■ Textauszug:

---------------

Die Welt – 15/7/2015

"Tsipras ist eine einzige Katastrophe"

Vor der entscheidenden Abstimmung im Parlament wendet sich Tsipras an sein Volk und erklärt, er werde ein Abkommen umsetzen, an das er nicht glaubt. Athen schwankt zwischen Entsetzen und Hoffnung.

"Ich kann noch immer nicht glauben, was ich da gestern gehört habe", sagt Antonis Trifilis. "Alexis Tsipras ist eine einzige Katastrophe." Trifilis, der unter anderem für die griechische Zeitung "To Vima" als politischer Kommentator arbeitet, ist nach einem fast zweistündigen TV-Interview mit dem griechischen Ministerpräsidenten fassungslos. "Unser Premier verspricht in Brüssel, er werde in Athen Verantwortung für eine Einigung übernehmen, über die er zu Hause sagt, dass er nicht an sie glaubt."

Vor einer entscheidenden Abstimmung im griechischen Parlament hatte sich Tsipras am Dienstagabend im Staatsfernsehen an sein Volk gewandt. Er bezeichnete die von den Gläubigern durchgesetzten Forderungen als "irrational", rechtfertigte aber gleichzeitig seine Zustimmung zu den drastischen Sparmaßnahmen. Bei den Verhandlungen in Brüssel sei für Griechenland "nichts Besseres" zu erreichen gewesen. Tsipras' Einlenken war die Voraussetzung dafür, dass die Geldgeber überhaupt zu Verhandlungen über ein neues Hilfspaket von bis zu 86 Milliarden Euro bereit waren.

---------------

[Datensätze aus einer Datensammlung]
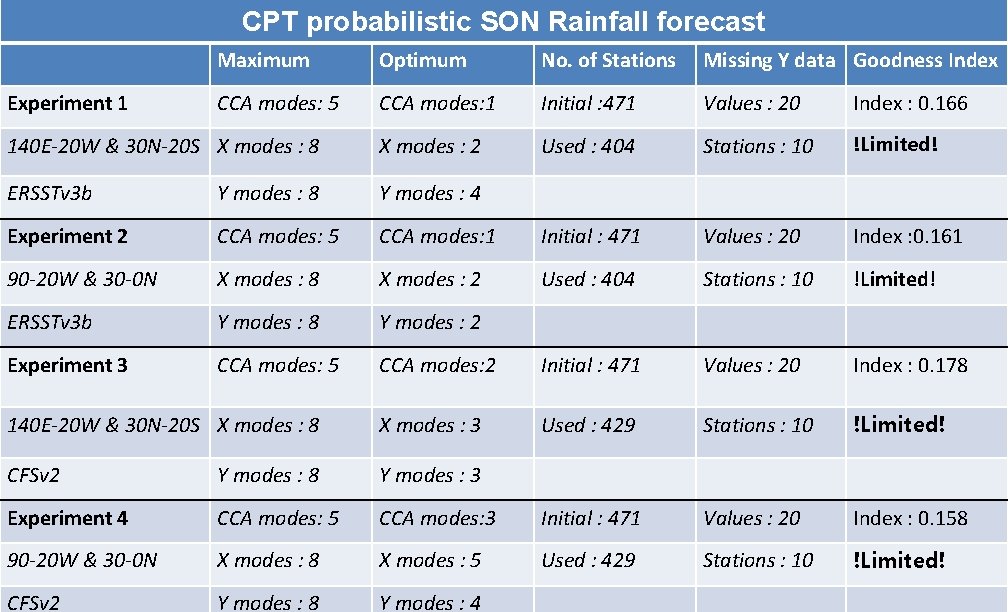 CPT probabilistic SON Rainfall forecast

| | Maximum | Optimum | No. of Stations | Missing Y data | Goodness Index |
|---|---|---|---|---|---|
| Experiment 1 | CCA modes: 5 | CCA modes:1 | Initial :471 | Values : 20 | Index : 0.166 |
| 140E-20W & 30N-20S | X modes : 8 | X modes : 2 | Used : 404 | Stations : 10 | !Limited! |
| ERSSTv3b | Y modes : 8 | Y modes : 4 | | | |
| Experiment 2 | CCA modes: 5 | CCA modes:1 | Initial : 471 | Values : 20 | Index :0.161 |
| 90-20W & 30-0N | X modes : 8 | X modes : 2 | Used : 404 | Stations : 10 | !Limited! |
| ERSSTv3b | Y modes : 8 | Y modes : 2 | | | |
| Experiment 3 | CCA modes: 5 | CCA modes:2 | Initial : 471 | Values : 20 | Index : 0.178 |
| 140E-20W & 30N-20S | X modes : 8 | X modes : 3 | Used : 429 | Stations : 10 | !Limited! |
| CFSv2 | Y modes : 8 | Y modes : 3 | | | |
| Experiment 4 | CCA modes: 5 | CCA modes:3 | Initial : 471 | Values : 20 | Index : 0.158 |
| 90-20W & 30-0N | X modes : 8 | X modes : 5 | Used : 429 | Stations : 10 | !Limited! |
| CFSv2 | Y modes : 8 | Y modes : 4 | | | |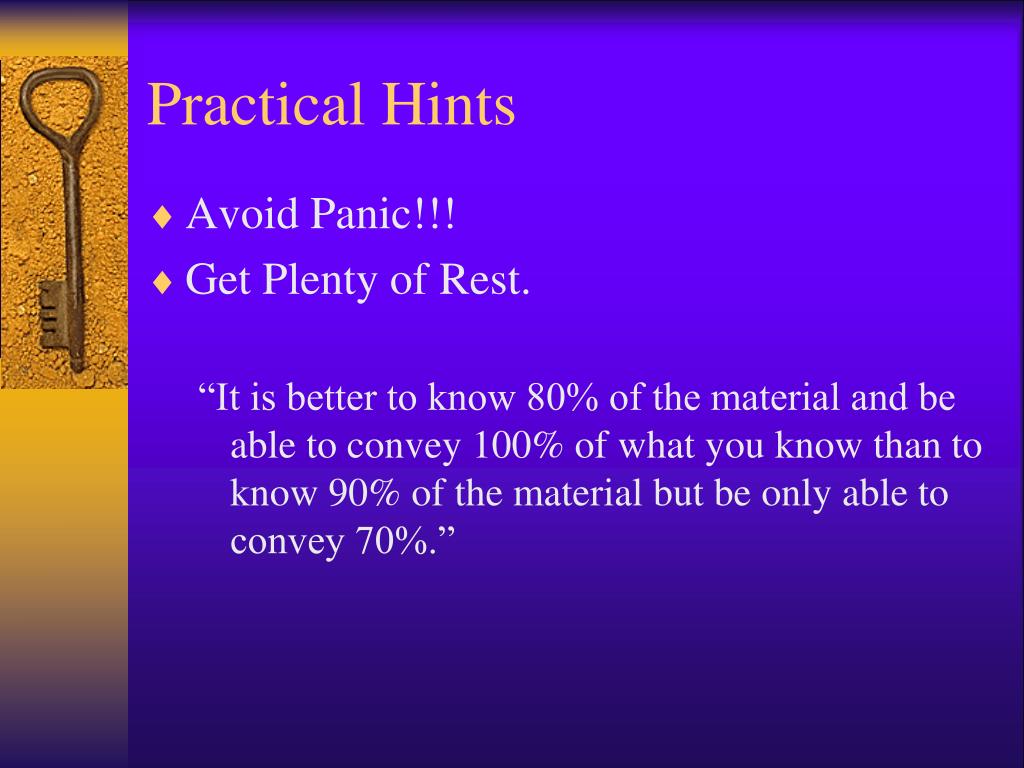 Practical Hints

♦ Avoid Panic!!!
♦ Get Plenty of Rest.

“It is better to know 80% of the material and be able to convey 100% of what you know than to know 90% of the material but be only able to convey 70%.”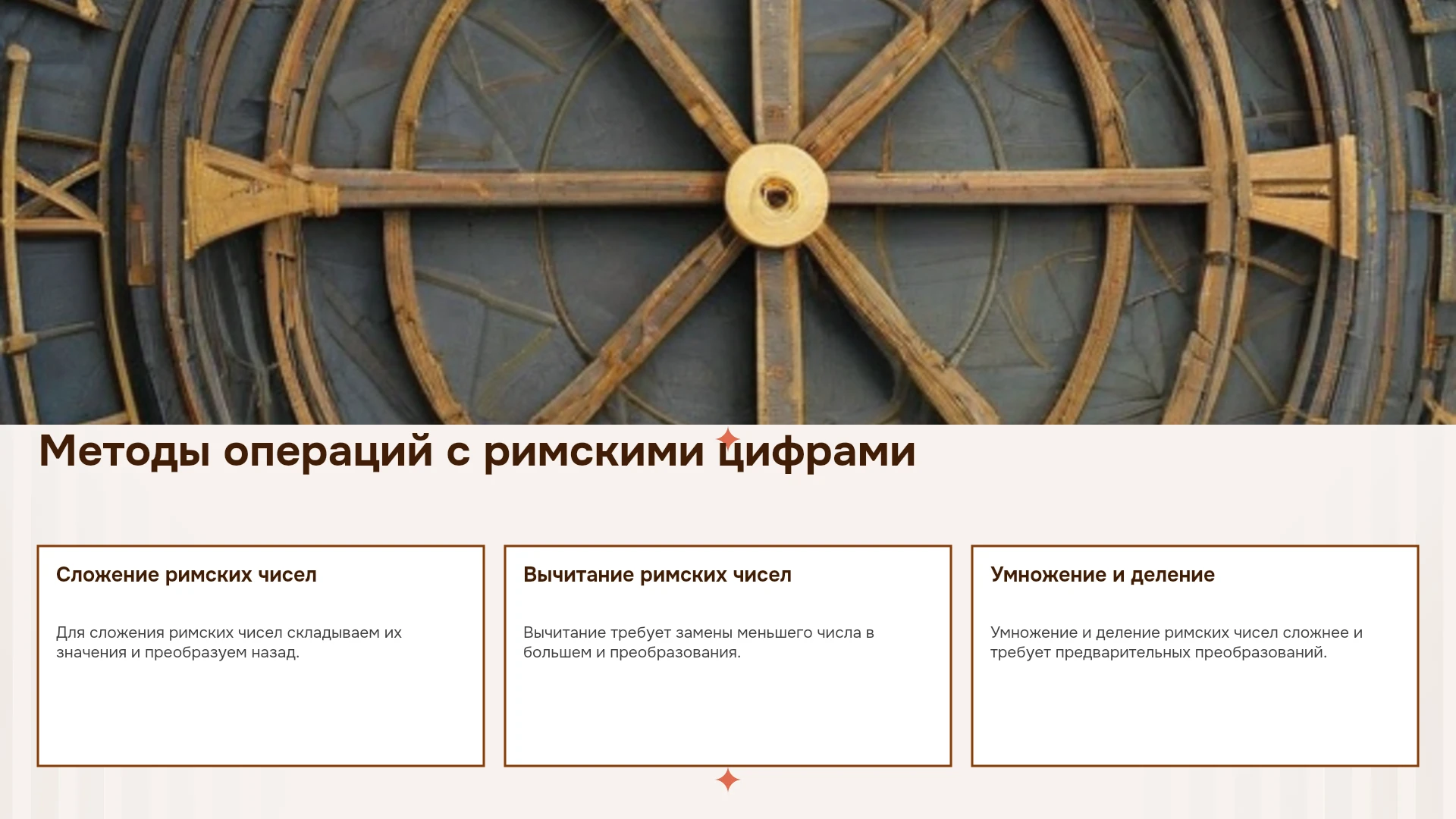 Методы операций с римскими цифрами

Сложение римских чисел

Для сложения римских чисел складываем их значения и преобразуем назад.

Вычитание римских чисел

Вычитание требует замены меньшего числа в большем и преобразования.

Умножение и деление

Умножение и деление римских чисел сложнее и требует предварительных преобразований.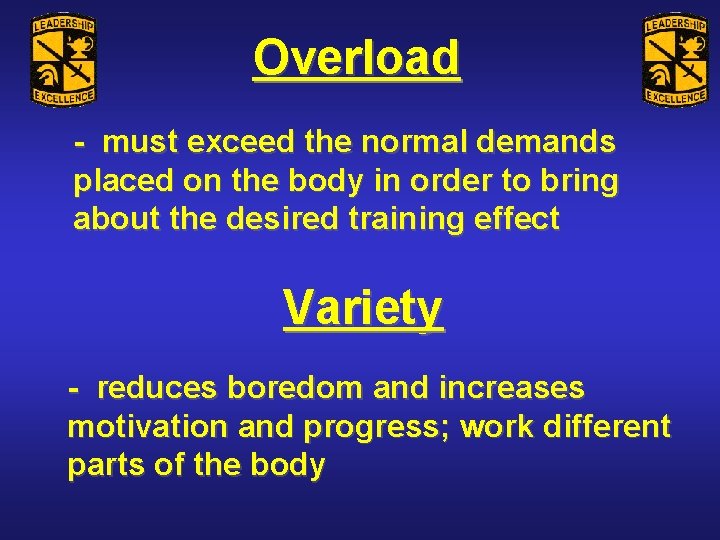 LEADERSHIP
EXCELLENCE

Overload

LEADERSHIP
EXCELLENCE

- must exceed the normal demands placed on the body in order to bring about the desired training effect

Variety

- reduces boredom and increases motivation and progress; work different parts of the body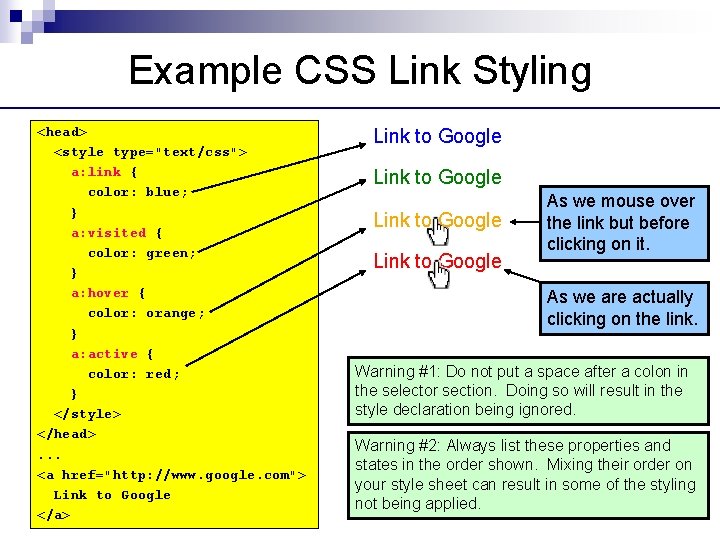 Example CSS Link Styling

<head>
<style type="text/css">
a:link {
color: blue;
}
a:visited {
color: green;
}
a:hover {
color: orange;
}
a:active {
color: red;
}
</style>
</head>
...
<a href="http://www.google.com">
Link to Google
</a>

Link to Google

Link to Google

Link to Google

Link to Google

As we mouse over the link but before clicking on it.

As we are actually clicking on the link.

Warning #1: Do not put a space after a colon in the selector section. Doing so will result in the style declaration being ignored.

Warning #2: Always list these properties and states in the order shown. Mixing their order on your style sheet can result in some of the styling not being applied.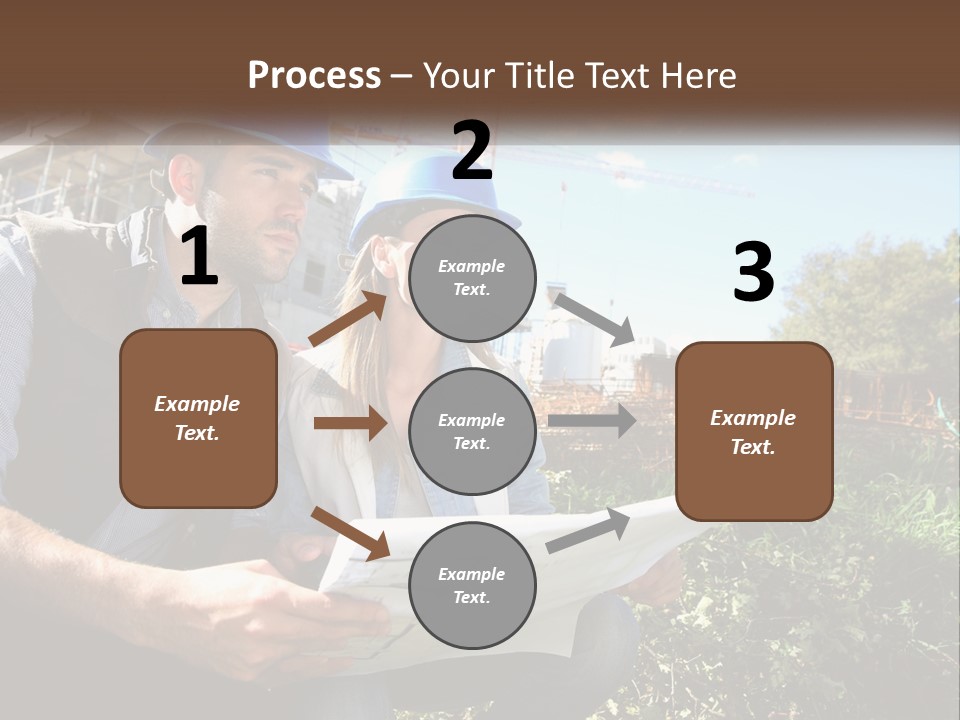 Process – Your Title Text Here

1

Example Text.

2

Example Text.

Example Text.

Example Text.

3

Example Text.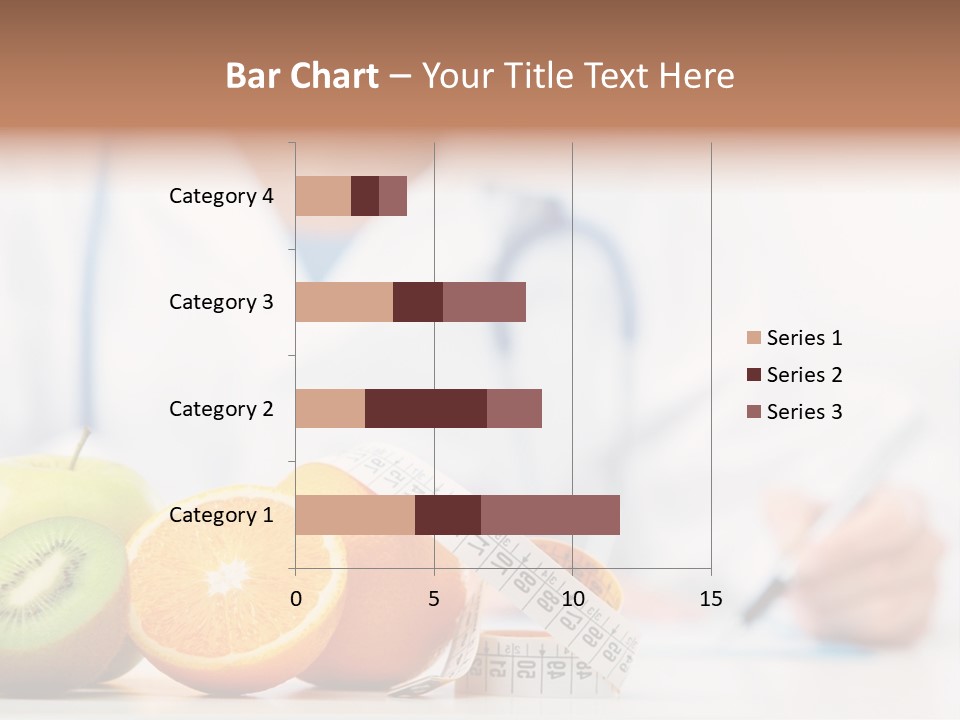 Bar Chart – Your Title Text Here

Category 4
Category 3
Category 2
Category 1

0
5
10
15

Series 1
Series 2
Series 3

---------------

■ Deine Aufgabe: Ersetzen Sie im Artikel über Tsipras "Dienstagabend" durch "Montagabend" und geben Sie den Abschnitt erneut wieder, beginnend mit "Vor einer entscheidenden" und weiter bis einschließlich "Euro bereit waren.".

■ Lösung:
Vor einer entscheidenden Abstimmung im griechischen Parlament hatte sich Tsipras am Montagabend im Staatsfernsehen an sein Volk gewandt. Er bezeichnete die von den Gläubigern durchgesetzten Forderungen als "irrational", rechtfertigte aber gleichzeitig seine Zustimmung zu den drastischen Sparmaßnahmen. Bei den Verhandlungen in Brüssel sei für Griechenland "nichts Besseres" zu erreichen gewesen. Tsipras' Einlenken war die Voraussetzung dafür, dass die Geldgeber überhaupt zu Verhandlungen über ein neues Hilfspaket von bis zu 86 Milliarden Euro bereit waren.